● Extract provided:

-- Opening Marker --

Just as sunny days statistically tend to follow red skies, but don’t necessarily and inevitably follow, so selfish behaviour tends to follow selfish genes, but is not an inevitable consequence of them.

The power of genes to determine behaviour has also led to the interest in eugenics or gene manipulation that preceded the second World War.

Francis Galton originated eugenics in France in 1870.  He wrote:

“It may seem monstrous that the weak should be crowded out by the strong, but it is still more monstrous that the races best fitted to play their part on the stage of life should be crowded out by the incompetent, the ailing and the desponding….a mistaken instinct of giving support to the weak” (1870:343).

The issues still arise about our moral right to interfere with genes to produce designer babies, cloned sheep and other determined outcomes.

Libertarianism

All libertarians are incompatibilists. For example, libertarian Peter Van Inwagen believes free will is incompatible with determinism.

Van Inwagen uses the metaphor of a fork in a path, like Robert Frost’s “two roads diverging in a yellow wood”. Both paths are genuinely open to you, as long as you could have gone down either path. This is our internal experience of real choice, of “alternate possibilities” with real power to choose.

The Garden of Forking Paths argument (van Inwagen 1993, Fischer 1994, Ekstrom 2000) begins by appealing to the idea that whenever we make a choice we are doing something like what a traveller does when faced with a choice between different roads. The only roads the traveller is able to choose are roads which are a continuation of the road he is already on. By analogy, the only choices we are able to make are choices which are a continuation of the actual past and consistent with the laws of nature.

If determinism is false, then making choices really is like this: one “road” (the past) behind us, two or more different “roads” (future actions consistent with the laws) in front of us. But if determinism is true, then our journey through life is like travelling (in one direction only) on a road which has no branches. There are other roads, leading to other destinations; if we could get to one of these other roads, we could reach a different destination. But we can’t get to any of these other roads from the road we are actually on. So if determinism is true, our actual future is our only possible future; we can never choose or do anything other than what we actually do.

Several crucial assumptions have been smuggled into van Inwagen’s picture: assumptions about time and causation and assumptions about possibility.

  1. That we “move” through time in something like the way that we move down a road.
  2. That our “movement” is necessarily in one direction only, from past to future.
  3. That the past is necessarily “fixed” or beyond our control in some way that the future is not.

These assumptions are all controversial; on some theories of time and causation (the four-dimensionalist or eternalist theory of time, a theory of causation that permits time travel and backwards causation), they are all false (Lewis 1976, Horwich 1987, Sider 2001, Hoefer 2002).

-- Closing Marker --

● Problems to solve:
a. Answer these questions using the extract on free will and determinism.
(i) What metaphor does Van Inwagen use for choice?
(ii) What two kinds of assumptions does the extract say have been smuggled into van Inwagen's picture?
(iii) Which theory of time does the extract name as one on which those assumptions are all false?
b. Write a continuation of the extract on free will and determinism that picks up after its final sentence.

● Data records:
-- Opening Marker --

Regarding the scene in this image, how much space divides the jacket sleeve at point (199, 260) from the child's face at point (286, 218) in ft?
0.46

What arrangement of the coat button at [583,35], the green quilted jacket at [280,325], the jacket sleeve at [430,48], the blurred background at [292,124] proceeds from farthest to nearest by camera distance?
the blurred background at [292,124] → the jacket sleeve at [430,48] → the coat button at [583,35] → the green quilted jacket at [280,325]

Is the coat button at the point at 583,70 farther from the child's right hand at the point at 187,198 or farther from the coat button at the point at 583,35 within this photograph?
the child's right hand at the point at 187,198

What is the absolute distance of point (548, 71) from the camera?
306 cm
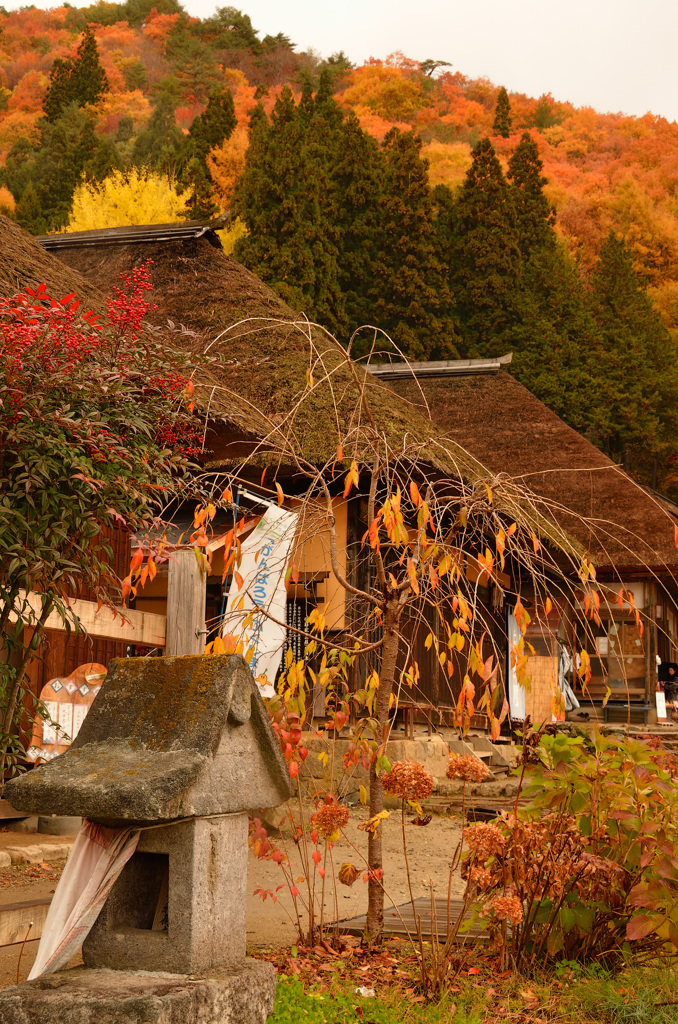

-- Closing Marker --

● Answers provided:
a.
(i) A fork in a path.
(ii) Assumptions about time and causation, and assumptions about possibility.
(iii) The four-dimensionalist or eternalist theory of time.

b.
“Determinism (without these additional and controversial assumptions) does not have the consequence that our “journey” through life is like moving down a road; the contrast between determinism and non-determinism is not the contrast between travelling on a branching road and travelling on a road with no branches”. Stanford Encyclopaedia

As an argument for incompatibilism, the appeal to the metaphor of the Garden of Forking Paths metaphor implies we think that our range of possible choices is constrained by two factors: the laws and the past. We can’t change or break the laws; we cannot causally affect the past. (Even if backwards causation is logically possible, it is not within our power.) These beliefs — about the laws and the past — are the basis of the most influential contemporary argument for incompatibilism: the Consequence argument.

Van Inwagen explains that if determinism is true, then any state of affairs together with the laws of nature entails exactly one unique future. This is known as the CONSEQUENCE ARGUMENT.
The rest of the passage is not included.